I won’t go too in-depth because I think our videos covered just about everything notable we did there… but we very much enjoyed our time exploring the jungles and getting to know some of the very friendly locals (including a few dogs, lol).
Most of our weekdays were spent poking around town, meeting friendly street animals, eating at our favorite soda (what they call restaurants here), and visiting the little nature preserve (which after doing a tour, the owner gave us permission to visit on our own when we wanted). Oh, we had a little sloth friend that hung out in the trees just by our place!
Every weekend we made the point to do a new trail. Each was covered in our videos, but to sum it up here we visited:
- Arenal National Park – There we found some cool wildlife, tried our first chifrijos (my favorite Costa Rican dish – made with pork, rice, beans, salsa, and avocado!), and met a local wildlife volunteer who invited us to their sloth rescue!
- Tirimbina Nature Reserve, located at the Sarapiqui river – the reserve was huge and had amazing hanging bridges. It was our personal favorite!
- Parque Nacional Juan Castro Blanco – We had to see a cloud forest!! This was a high altitude cloud forest with a beautiful lake! There we got caught in a ton of rain!
- Braulio Carillo National Park – Another large reserve with a lot of wildlife!

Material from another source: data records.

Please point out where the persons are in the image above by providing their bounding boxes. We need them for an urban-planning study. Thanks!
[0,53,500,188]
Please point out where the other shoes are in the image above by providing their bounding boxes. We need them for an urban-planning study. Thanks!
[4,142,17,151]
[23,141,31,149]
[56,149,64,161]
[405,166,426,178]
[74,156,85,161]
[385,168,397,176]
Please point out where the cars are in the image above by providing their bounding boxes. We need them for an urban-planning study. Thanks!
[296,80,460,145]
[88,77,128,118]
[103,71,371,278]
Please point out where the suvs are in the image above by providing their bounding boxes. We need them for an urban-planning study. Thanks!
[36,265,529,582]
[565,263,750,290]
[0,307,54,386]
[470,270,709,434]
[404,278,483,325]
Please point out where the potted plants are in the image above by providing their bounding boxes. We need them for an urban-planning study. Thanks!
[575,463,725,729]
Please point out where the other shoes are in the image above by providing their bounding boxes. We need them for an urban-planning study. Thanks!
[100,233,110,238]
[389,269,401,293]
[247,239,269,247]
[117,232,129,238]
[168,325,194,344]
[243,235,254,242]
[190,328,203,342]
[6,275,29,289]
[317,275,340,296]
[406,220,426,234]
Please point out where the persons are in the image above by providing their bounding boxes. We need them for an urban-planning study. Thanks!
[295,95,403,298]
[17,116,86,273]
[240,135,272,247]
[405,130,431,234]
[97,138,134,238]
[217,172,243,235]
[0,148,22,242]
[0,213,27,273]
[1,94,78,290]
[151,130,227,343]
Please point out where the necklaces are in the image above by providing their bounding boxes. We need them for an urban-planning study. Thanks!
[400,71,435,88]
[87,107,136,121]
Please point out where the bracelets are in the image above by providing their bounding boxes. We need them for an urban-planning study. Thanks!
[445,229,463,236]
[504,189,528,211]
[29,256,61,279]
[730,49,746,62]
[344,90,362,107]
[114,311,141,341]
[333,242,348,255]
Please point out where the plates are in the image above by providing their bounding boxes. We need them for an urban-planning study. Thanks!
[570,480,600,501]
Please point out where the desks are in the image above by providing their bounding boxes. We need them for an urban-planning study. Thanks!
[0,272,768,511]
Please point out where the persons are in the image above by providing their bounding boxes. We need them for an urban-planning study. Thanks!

- Arenal Observatory Lodge – easy hiking close to La Fortuna. Not a ton on it, but I could see it being popular with older, younger, or less experienced hikers.
- Pocosol (Children’s Eternal Rainforest) – a very local and highly recommended nature reserve (the largest private reserve in Costa Rica!). It requires a 4×4 vehicle to access. We decided to rent one for a day from a place right in town to make it out there. We probably looked pretty weird using two rental cars. Hahaha
We adored the hiking, found the driving to be mostly pretty safe… but we were honestly disappointed in a way by Costa Rica. Every single activity was SO expensive. They are absolutely milking their tourism… And Costa Rica isn’t the cheapest place as it is between accommodations and car rentals. But think minimum $15 per person, sometimes more, for short 1-3 mile trails. Each time. It really added up.
And the wildlife was… it was ok. Nothing like some of the places we had experienced. Maybe we’re a bit jaded after visiting Asia and Australia. We found out later that much of Costa Rica had been destroyed for farmland, and only re-built and preserved once they realized the value in tourism. And while this is important and we’d happily pay to keep forests intact, the untouched, virgin forest has largely been disturbed and destroyed… despite being sold that Costa Rica is an undisturbed ecological paradise.
I’m sure we’ll get some heat for saying that, but I think sometimes it is important to have realistic expectations when traveling. I think if we had expected this, we wouldn’t have been disappointed, because it takes some learning and reacting to figure out why things are the way they are sometimes!
Anyways, that’s it for now! This was a slower month for us… but also very relaxing. The videos definitely do this one more justice than the posts!